Artikel 2 Toepassingsbereik

  • 1.

    Het bepaalde in hoofdstuk 2 van deze beleidsregel is van toepassing op belanghebbenden die een uitkering aanvragen vanaf de ingangsdatum van deze beleidregel.

  • 2.

    Het bepaalde in hoofdstuk 3 van deze beleidsregel is van toepassing op belanghebbenden uit het zittend bestand.

Hoofdstuk 2 Kennis van de Nederlandse taal

Artikel 3 Aantonen kennis Nederlandse taal

Belanghebbende die een uitkeringsaanvraag indient, wordt verzocht de beheersing van de Nederlandse taal op referentieniveau 1F aan te tonen door:

  • a.

    bewijzen te overleggen van het volgen van acht jaren Nederlandstalig onderwijs;

  • b.

### Gegevensrijen

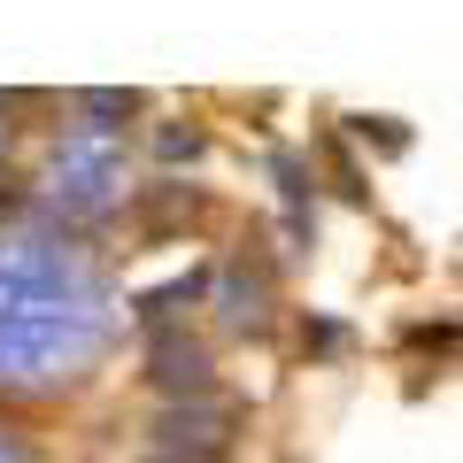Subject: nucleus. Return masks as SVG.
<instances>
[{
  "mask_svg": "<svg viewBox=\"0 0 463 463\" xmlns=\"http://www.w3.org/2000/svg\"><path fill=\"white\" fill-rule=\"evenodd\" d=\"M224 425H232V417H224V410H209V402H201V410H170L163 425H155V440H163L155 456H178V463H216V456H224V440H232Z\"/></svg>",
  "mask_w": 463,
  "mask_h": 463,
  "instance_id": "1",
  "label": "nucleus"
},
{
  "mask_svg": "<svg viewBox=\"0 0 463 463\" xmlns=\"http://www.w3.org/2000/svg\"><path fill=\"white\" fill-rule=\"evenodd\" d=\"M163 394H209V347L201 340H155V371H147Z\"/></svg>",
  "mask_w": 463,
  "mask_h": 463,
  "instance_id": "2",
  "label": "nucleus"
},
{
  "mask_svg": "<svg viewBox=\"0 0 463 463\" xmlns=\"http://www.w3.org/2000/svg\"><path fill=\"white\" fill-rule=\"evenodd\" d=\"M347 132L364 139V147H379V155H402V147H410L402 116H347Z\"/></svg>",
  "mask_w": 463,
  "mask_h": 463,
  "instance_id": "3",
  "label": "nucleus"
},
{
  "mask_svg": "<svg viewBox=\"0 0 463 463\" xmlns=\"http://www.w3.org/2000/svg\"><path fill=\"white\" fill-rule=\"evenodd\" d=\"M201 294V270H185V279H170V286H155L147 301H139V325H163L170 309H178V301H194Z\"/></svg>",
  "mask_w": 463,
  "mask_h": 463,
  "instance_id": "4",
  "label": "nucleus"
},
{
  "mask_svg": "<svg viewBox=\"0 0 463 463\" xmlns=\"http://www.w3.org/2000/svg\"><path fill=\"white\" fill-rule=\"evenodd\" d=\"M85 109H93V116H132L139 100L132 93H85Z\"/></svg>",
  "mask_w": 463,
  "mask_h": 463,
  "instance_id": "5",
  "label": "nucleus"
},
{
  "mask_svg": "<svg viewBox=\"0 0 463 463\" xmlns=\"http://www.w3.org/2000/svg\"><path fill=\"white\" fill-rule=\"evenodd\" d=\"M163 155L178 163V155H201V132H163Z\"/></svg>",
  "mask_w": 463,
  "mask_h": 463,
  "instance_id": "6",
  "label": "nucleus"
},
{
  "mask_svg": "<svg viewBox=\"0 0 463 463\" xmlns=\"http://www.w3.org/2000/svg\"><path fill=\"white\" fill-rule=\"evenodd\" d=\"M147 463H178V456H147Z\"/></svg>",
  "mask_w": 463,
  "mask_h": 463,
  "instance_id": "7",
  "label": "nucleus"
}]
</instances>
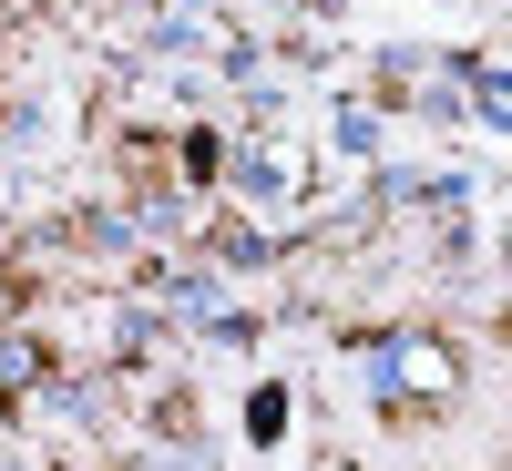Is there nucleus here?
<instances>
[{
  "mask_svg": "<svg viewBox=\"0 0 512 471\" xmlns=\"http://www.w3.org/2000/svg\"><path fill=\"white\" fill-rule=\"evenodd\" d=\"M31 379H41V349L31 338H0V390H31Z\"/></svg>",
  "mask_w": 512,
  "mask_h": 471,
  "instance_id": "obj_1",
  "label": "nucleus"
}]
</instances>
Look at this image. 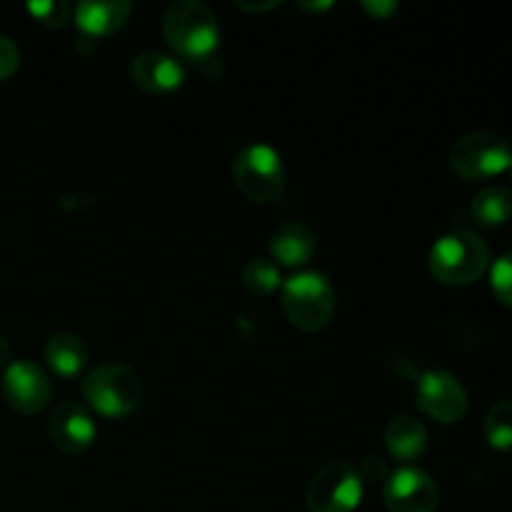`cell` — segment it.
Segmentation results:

### Opdrachten
a: Herschrijf in de beleidsregel het gedeelte van "Het bepaalde in hoofdstuk 2" tot en met "van deze beleidregel.", waarbij u "ingangsdatum" vervangt door "datum van inwerkingtreding".
b: Schrijf de beleidsregel over kennis van de Nederlandse taal verder vanaf het punt waar de tekst ophoudt.
De lijst is voor deze opdrachten niet van belang.

### Antwoorden opdrachten
a:
Het bepaalde in hoofdstuk 2 van deze beleidsregel is van toepassing op belanghebbenden die een uitkering aanvragen vanaf de datum van inwerkingtreding van deze beleidregel.

b:
    een diploma inburgering of een gelijkwaardig document te overleggen. De betreffende documenten staan in de toelichting;

  • c.

    ander documenten te overleggen waaruit blijkt dat belanghebbende de Nederlandse taal op minimaal referentieniveau 1F beheerst;

  • d.

    de taalmeter op referentieniveau 2F te behalen.

Artikel 4 Taaltoets

  • 1.

    Bij belanghebbende die niet aantoont dat hij voldoende kennis heeft van de Nederlandse taal, neemt het college binnen acht weken na de aanvraagdatum van een uitkering een taaltoets af.

  • 2.

    De vorm van de taaltoets wordt gezamenlijk in de arbeidsmarktregio IJsselvechtstreek bepaald.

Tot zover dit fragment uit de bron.